The geofence warrant universe: reverse location tracking

Surveillance that is decidedly high-tech can now track mobile device owners not only in their forward movements, but in detailing where they were in the past.

In fact, that monitoring capability is really nothing new. A recent American Bar Association article discussing the constitutional implications of reverse location tracking notes that federal authorities first exploited the technology back in 2016. Warrant requests authorizing use of the tool “have exploded” since then; reportedly, Google received about 180 requests for reverse tracking day on an average week throughout last year.

Critics sound alarm: fears surrounding geofence warrants

Reverse location tracking is actually a simple concept and an easily doable task for Google and other data-gathering companies. In a nutshell, it works as follows, conveyed through a quick hypothetical.

To wit: Someone is robbing banks, but the police don’t have any particular suspect. They counter that by asking Google to provide information on its account holders who were within due proximity of all the targeted banks within an hour of their being robbed. The provided data helps them identify and ultimately arrest a particular suspect.

Enforcement officials laud the tech assist and warrants enabling it use. The ABA piece underscores their enthusiasm and view that reverse location tracking “is a valid and valuable crime-solving technique.”

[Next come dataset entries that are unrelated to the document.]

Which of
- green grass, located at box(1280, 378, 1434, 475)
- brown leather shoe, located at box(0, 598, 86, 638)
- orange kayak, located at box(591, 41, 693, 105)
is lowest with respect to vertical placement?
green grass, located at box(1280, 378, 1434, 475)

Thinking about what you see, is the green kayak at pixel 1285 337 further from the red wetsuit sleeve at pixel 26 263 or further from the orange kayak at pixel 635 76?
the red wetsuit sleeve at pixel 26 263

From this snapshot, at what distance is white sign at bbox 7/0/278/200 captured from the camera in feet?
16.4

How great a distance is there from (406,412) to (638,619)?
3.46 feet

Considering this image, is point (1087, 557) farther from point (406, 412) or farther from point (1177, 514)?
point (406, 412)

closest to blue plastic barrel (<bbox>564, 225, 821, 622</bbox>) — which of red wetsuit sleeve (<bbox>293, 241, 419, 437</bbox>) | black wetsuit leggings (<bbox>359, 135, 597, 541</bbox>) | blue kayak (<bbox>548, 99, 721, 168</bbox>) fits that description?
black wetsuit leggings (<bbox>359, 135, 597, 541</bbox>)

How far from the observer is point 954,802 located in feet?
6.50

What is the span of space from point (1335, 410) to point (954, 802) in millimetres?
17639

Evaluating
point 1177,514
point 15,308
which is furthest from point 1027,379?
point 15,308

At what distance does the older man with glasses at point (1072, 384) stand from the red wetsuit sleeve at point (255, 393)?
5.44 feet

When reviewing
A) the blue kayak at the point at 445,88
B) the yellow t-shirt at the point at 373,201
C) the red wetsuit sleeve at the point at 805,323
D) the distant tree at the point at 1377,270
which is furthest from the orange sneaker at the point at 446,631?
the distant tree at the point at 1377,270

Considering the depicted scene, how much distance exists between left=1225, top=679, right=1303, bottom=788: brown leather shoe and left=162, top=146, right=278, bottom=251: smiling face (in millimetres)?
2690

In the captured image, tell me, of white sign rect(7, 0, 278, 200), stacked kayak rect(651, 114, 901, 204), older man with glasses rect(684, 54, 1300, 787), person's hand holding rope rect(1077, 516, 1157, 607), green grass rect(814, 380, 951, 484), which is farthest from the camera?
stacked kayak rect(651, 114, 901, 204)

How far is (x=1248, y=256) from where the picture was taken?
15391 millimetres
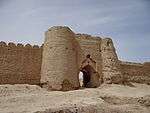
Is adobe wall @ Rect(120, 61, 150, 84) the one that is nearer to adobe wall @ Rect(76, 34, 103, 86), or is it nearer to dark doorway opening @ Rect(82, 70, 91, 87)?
dark doorway opening @ Rect(82, 70, 91, 87)

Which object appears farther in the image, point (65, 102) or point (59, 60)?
point (59, 60)

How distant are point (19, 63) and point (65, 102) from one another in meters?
7.50

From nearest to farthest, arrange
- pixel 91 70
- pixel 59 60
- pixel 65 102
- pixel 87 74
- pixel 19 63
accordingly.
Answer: pixel 65 102 → pixel 19 63 → pixel 59 60 → pixel 91 70 → pixel 87 74

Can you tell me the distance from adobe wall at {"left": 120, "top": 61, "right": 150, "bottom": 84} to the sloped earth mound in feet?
33.0

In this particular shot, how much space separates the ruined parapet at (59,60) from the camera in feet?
79.4

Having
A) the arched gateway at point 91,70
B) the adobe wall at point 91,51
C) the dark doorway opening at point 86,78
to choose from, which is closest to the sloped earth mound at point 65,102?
the adobe wall at point 91,51


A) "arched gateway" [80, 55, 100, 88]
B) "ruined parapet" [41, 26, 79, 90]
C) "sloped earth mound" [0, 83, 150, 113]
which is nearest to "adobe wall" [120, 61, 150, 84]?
"arched gateway" [80, 55, 100, 88]

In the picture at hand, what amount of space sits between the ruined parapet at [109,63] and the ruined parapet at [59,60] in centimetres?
289

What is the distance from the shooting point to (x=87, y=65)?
27359 millimetres

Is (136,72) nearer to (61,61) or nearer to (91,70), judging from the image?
(91,70)

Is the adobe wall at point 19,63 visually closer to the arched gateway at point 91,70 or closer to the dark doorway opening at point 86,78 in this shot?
the arched gateway at point 91,70

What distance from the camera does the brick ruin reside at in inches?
948

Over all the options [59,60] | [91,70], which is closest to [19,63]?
[59,60]

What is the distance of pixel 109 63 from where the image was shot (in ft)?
90.7
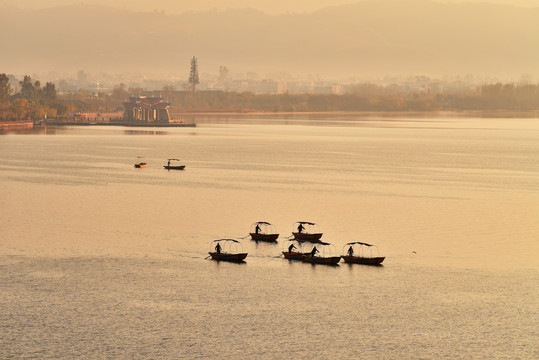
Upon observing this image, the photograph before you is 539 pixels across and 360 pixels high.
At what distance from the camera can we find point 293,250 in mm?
40844

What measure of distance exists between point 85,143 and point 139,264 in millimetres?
88200

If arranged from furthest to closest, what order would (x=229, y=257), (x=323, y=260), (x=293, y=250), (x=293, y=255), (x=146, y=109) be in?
(x=146, y=109) → (x=293, y=250) → (x=293, y=255) → (x=323, y=260) → (x=229, y=257)

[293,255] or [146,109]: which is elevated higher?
[146,109]

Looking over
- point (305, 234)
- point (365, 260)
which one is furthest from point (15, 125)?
point (365, 260)

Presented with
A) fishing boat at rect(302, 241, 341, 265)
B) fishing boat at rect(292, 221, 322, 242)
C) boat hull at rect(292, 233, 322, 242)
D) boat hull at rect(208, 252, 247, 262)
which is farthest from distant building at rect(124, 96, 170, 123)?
boat hull at rect(208, 252, 247, 262)

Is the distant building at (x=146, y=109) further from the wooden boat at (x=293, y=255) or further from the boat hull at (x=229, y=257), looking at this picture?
the boat hull at (x=229, y=257)

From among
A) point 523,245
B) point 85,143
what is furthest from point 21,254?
point 85,143

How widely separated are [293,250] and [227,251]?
352 centimetres

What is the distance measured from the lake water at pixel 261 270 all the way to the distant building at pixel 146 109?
111m

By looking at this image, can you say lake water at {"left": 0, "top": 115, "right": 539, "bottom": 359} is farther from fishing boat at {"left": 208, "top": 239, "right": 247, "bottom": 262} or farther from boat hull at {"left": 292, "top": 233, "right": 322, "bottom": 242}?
boat hull at {"left": 292, "top": 233, "right": 322, "bottom": 242}

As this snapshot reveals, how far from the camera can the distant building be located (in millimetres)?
187250

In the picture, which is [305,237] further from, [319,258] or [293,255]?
[319,258]

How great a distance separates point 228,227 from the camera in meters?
47.2

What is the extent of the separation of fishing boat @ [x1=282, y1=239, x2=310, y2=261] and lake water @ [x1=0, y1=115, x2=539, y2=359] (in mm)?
403
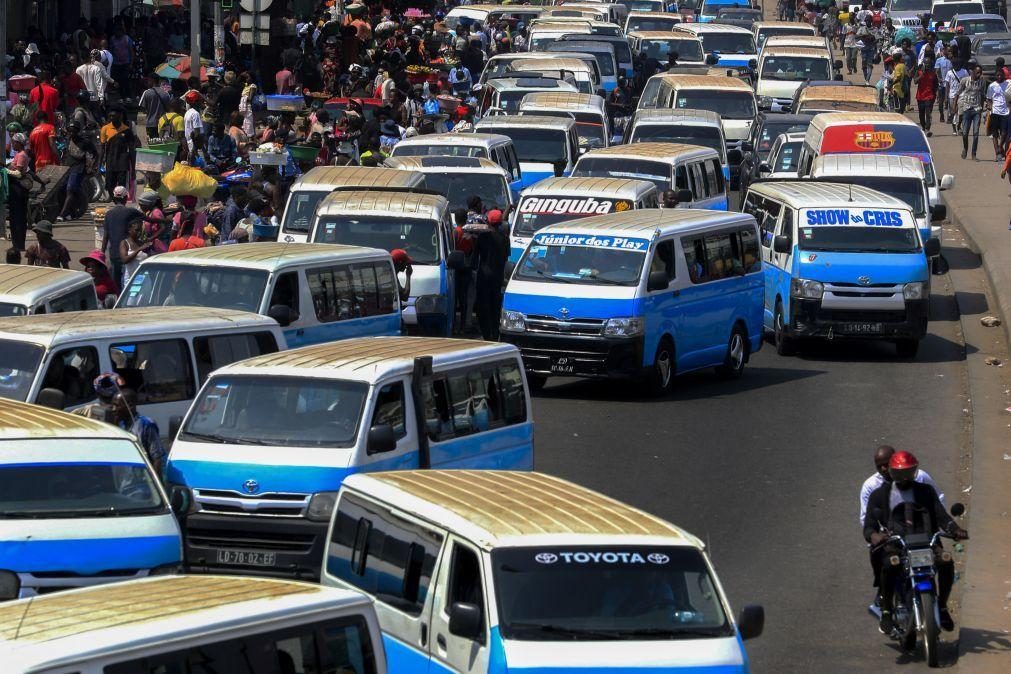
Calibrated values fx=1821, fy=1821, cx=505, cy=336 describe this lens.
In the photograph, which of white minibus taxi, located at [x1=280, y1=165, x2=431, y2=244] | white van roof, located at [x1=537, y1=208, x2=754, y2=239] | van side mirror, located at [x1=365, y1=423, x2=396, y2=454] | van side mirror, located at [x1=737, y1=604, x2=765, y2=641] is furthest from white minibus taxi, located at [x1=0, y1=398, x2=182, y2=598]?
white minibus taxi, located at [x1=280, y1=165, x2=431, y2=244]

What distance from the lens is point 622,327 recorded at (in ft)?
66.3

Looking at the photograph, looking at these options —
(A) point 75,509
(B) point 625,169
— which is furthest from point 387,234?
(A) point 75,509

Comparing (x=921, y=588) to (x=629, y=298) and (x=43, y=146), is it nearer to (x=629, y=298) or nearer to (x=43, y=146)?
(x=629, y=298)

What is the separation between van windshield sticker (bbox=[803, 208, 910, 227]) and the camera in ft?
78.4

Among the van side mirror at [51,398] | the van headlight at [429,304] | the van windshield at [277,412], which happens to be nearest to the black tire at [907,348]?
the van headlight at [429,304]

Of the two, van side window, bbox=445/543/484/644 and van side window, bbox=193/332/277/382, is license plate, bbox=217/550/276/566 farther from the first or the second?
van side window, bbox=445/543/484/644

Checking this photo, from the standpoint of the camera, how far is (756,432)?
63.0ft

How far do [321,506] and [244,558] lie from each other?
63 centimetres

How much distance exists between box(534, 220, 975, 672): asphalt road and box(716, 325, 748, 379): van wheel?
16cm

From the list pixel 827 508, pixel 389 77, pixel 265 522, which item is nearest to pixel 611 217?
pixel 827 508

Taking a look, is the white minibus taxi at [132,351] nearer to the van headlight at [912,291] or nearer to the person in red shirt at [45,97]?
the van headlight at [912,291]

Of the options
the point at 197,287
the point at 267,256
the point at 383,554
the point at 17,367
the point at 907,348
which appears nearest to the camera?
the point at 383,554

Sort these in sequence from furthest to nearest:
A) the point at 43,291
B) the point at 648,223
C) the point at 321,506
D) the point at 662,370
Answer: the point at 648,223, the point at 662,370, the point at 43,291, the point at 321,506

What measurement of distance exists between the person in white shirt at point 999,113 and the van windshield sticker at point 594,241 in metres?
21.3
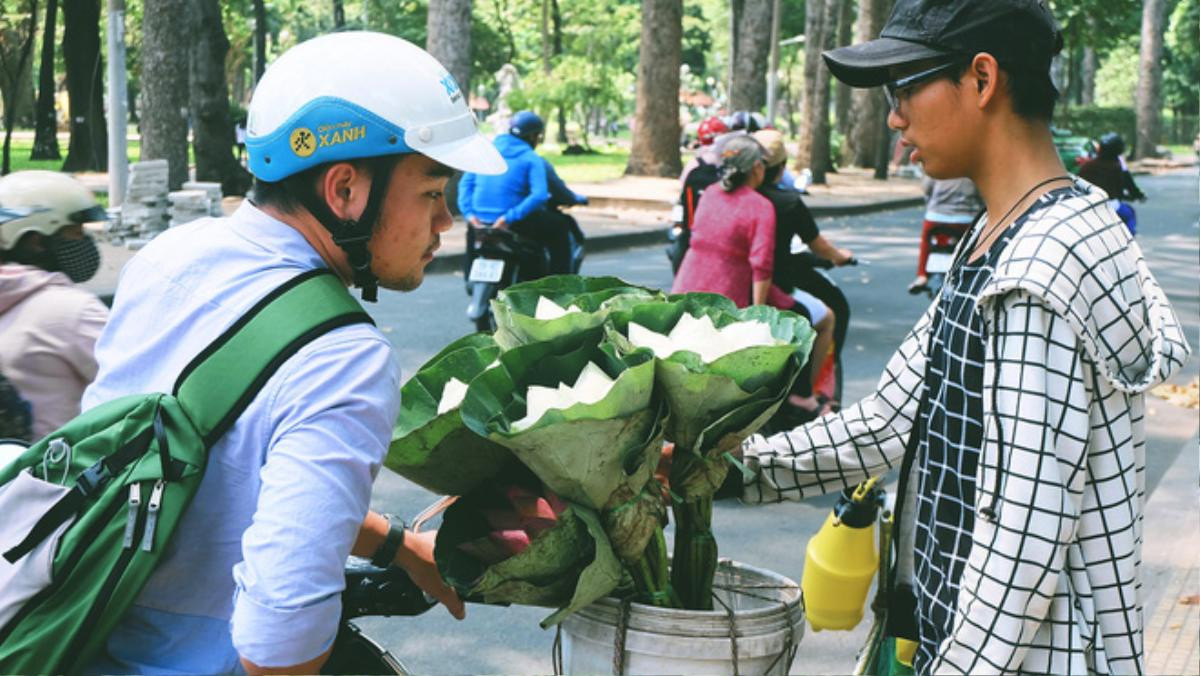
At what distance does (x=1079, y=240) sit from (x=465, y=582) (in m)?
1.04

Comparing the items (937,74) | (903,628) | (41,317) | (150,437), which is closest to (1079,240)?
(937,74)

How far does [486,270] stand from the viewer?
383 inches

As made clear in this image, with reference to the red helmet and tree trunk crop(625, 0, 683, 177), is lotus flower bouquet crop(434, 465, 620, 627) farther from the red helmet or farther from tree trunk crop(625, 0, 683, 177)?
tree trunk crop(625, 0, 683, 177)

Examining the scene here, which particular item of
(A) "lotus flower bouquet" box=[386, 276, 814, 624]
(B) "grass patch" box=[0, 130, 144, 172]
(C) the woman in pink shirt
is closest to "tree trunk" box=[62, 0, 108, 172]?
(B) "grass patch" box=[0, 130, 144, 172]

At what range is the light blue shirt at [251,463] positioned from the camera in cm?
177

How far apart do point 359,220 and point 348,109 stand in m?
0.16

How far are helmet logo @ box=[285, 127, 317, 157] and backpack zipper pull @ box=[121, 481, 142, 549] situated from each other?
0.53 m

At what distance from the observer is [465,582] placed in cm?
226

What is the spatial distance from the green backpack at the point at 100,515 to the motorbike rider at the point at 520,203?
7931mm

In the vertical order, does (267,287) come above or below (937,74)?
below

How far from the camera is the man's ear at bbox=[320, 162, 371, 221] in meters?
2.07

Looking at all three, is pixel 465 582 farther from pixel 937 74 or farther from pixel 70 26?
pixel 70 26

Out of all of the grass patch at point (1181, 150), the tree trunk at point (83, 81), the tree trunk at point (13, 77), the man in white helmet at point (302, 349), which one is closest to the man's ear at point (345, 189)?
the man in white helmet at point (302, 349)

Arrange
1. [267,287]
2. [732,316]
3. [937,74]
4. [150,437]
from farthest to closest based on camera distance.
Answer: [732,316] < [937,74] < [267,287] < [150,437]
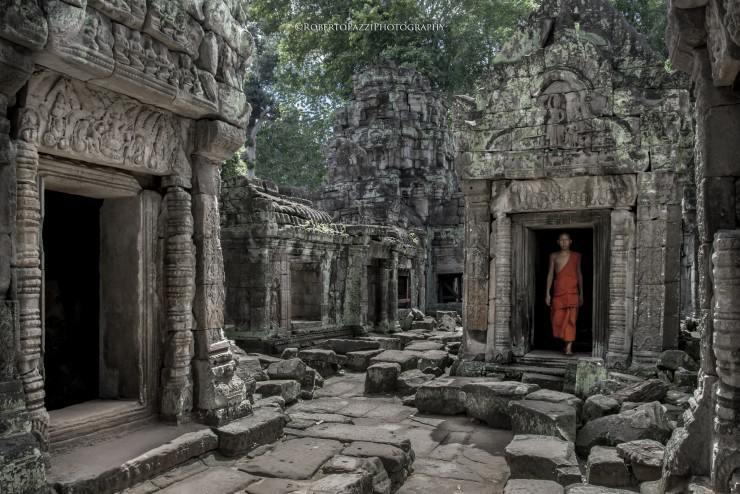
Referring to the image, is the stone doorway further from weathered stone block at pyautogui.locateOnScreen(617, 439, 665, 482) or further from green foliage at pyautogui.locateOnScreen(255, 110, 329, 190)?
green foliage at pyautogui.locateOnScreen(255, 110, 329, 190)

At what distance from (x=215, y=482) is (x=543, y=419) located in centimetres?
318

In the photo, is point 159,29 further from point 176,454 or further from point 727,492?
point 727,492

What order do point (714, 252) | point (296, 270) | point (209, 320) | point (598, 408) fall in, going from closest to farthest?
1. point (714, 252)
2. point (209, 320)
3. point (598, 408)
4. point (296, 270)

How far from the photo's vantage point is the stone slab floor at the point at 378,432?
4.04 metres

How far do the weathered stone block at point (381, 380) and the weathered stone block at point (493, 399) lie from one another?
1536 millimetres

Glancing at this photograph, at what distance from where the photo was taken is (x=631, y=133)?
759 centimetres

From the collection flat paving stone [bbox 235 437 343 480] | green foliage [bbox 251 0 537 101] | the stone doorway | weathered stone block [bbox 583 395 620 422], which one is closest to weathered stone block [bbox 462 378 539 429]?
weathered stone block [bbox 583 395 620 422]

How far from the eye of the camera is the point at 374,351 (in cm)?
1039

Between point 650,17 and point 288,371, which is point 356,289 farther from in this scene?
point 650,17

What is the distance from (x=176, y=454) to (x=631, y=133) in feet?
21.9

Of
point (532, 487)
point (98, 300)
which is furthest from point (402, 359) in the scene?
point (532, 487)

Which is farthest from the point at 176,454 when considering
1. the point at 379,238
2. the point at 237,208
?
the point at 379,238

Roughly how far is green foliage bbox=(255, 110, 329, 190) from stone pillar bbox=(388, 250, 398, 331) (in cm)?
1739

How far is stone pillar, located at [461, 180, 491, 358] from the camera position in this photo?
8406 millimetres
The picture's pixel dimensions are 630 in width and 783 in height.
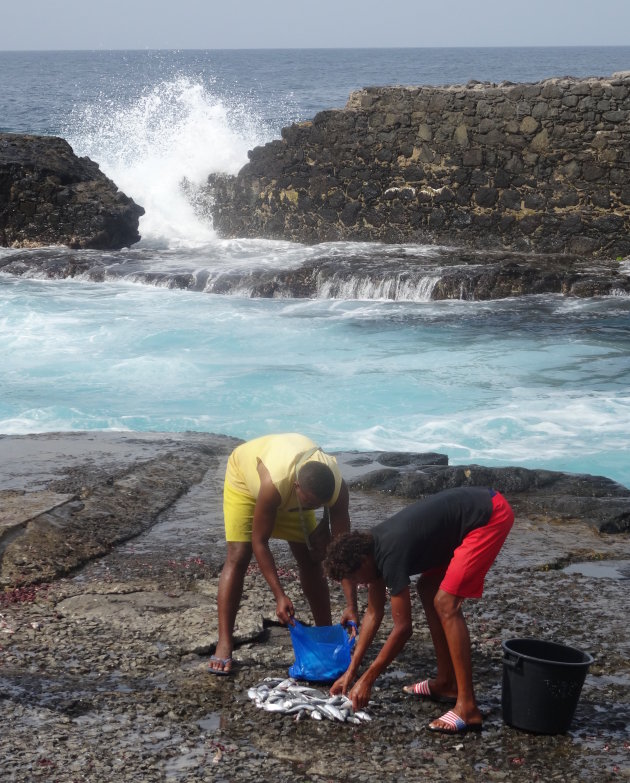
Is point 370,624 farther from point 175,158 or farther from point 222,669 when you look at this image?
point 175,158

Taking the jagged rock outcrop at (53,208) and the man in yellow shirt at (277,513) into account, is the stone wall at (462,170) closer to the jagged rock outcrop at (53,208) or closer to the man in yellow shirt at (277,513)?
the jagged rock outcrop at (53,208)

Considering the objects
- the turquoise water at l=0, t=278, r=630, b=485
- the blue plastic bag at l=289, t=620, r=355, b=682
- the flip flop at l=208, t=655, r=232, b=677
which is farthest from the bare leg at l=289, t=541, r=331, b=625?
the turquoise water at l=0, t=278, r=630, b=485

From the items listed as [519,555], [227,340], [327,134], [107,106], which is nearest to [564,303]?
[227,340]

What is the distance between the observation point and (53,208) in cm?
1988

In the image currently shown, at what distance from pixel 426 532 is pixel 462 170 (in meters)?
14.2

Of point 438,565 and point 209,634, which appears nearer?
point 438,565

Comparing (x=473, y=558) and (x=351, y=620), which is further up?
(x=473, y=558)

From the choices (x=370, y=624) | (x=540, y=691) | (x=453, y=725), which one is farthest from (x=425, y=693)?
(x=540, y=691)

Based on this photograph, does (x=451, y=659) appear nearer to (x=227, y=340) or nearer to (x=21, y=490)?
(x=21, y=490)

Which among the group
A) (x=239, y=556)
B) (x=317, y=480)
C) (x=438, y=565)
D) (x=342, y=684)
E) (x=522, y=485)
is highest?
(x=317, y=480)

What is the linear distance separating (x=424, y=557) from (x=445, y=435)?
240 inches

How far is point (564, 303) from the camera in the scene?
15.2 meters

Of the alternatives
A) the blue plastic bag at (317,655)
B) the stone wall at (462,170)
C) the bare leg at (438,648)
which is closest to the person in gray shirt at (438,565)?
the bare leg at (438,648)

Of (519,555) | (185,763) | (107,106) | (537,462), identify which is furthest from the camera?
(107,106)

Unsurprisingly, critics – and there are many of them across a broad coalition — don’t see it that way. They criticize geofence warrants on myriad grounds, including these:

  • Lack of any particularized suspicion concerning a specific person, which is a constitutional warrant requirement under the Fourth Amendment
  • Culled information that has led to unwarranted police violence and false arrests
  • Intrusion on citizens’ rights to privacy in select spheres of daily life

The bottom line for many commentators stressing deep concerns with geofence warrant issuance is clear and simple: It too often invades privacy, fails the test of individualized suspicion and can easily yield wrong conclusions.